* Work required *
Rewrite all of the items below with "yellow container" renamed to "yellow bin" everywhere it occurs and every other word left unchanged. Leave the pictures out of your answer.

* Listing *

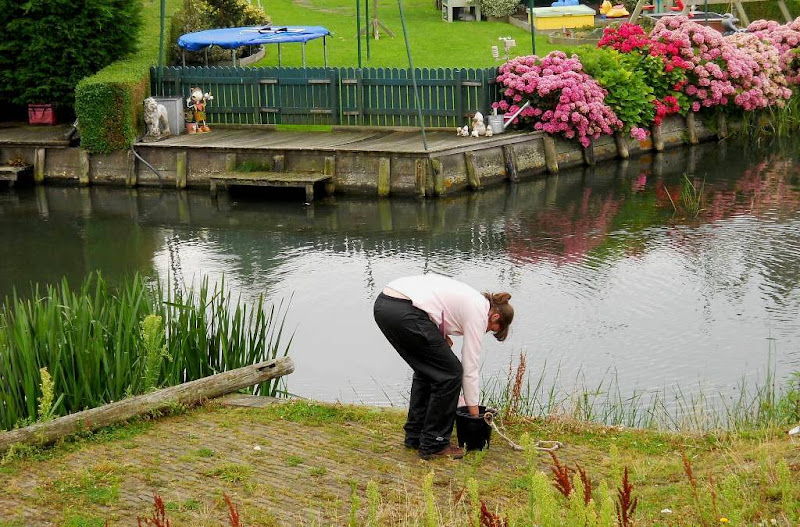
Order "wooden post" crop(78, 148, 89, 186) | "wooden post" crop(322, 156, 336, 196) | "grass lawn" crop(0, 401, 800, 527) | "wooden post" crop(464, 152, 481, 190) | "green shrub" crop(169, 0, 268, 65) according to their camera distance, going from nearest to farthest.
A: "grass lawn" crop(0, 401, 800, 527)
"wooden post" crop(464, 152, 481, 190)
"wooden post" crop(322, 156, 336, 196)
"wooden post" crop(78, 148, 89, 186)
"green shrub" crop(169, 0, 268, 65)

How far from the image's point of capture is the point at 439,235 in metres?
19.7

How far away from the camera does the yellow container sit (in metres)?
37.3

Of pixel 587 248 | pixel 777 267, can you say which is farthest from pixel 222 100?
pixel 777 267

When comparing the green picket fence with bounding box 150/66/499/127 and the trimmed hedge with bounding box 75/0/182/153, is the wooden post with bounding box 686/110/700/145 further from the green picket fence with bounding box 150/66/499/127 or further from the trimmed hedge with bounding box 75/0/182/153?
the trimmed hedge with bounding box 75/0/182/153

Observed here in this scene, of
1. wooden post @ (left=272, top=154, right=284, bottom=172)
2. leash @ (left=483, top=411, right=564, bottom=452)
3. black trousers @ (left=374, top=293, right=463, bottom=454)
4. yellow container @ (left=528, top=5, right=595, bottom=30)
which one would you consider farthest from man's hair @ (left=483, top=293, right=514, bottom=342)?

* Exercise answer *
Order "wooden post" crop(78, 148, 89, 186) | "wooden post" crop(322, 156, 336, 196) | "grass lawn" crop(0, 401, 800, 527) | "wooden post" crop(464, 152, 481, 190) | "green shrub" crop(169, 0, 268, 65) according to their camera distance, going from nearest to farthest.
A: "grass lawn" crop(0, 401, 800, 527)
"wooden post" crop(464, 152, 481, 190)
"wooden post" crop(322, 156, 336, 196)
"wooden post" crop(78, 148, 89, 186)
"green shrub" crop(169, 0, 268, 65)

How far from the image's point of capture is the point at 439,235 in metres?
19.7

How far away from the camera does the yellow bin sit (in metres)?
37.3

Of pixel 587 248 | pixel 777 267, can you say which is farthest from pixel 222 100?
pixel 777 267

When comparing the green picket fence with bounding box 150/66/499/127 and the trimmed hedge with bounding box 75/0/182/153, is the wooden post with bounding box 686/110/700/145 further from the green picket fence with bounding box 150/66/499/127 or further from the trimmed hedge with bounding box 75/0/182/153?
the trimmed hedge with bounding box 75/0/182/153

Observed here in this scene, of
1. wooden post @ (left=272, top=154, right=284, bottom=172)
2. leash @ (left=483, top=411, right=564, bottom=452)
3. black trousers @ (left=374, top=293, right=463, bottom=454)
4. yellow bin @ (left=528, top=5, right=595, bottom=30)
which one would you consider farthest from man's hair @ (left=483, top=293, right=514, bottom=342)?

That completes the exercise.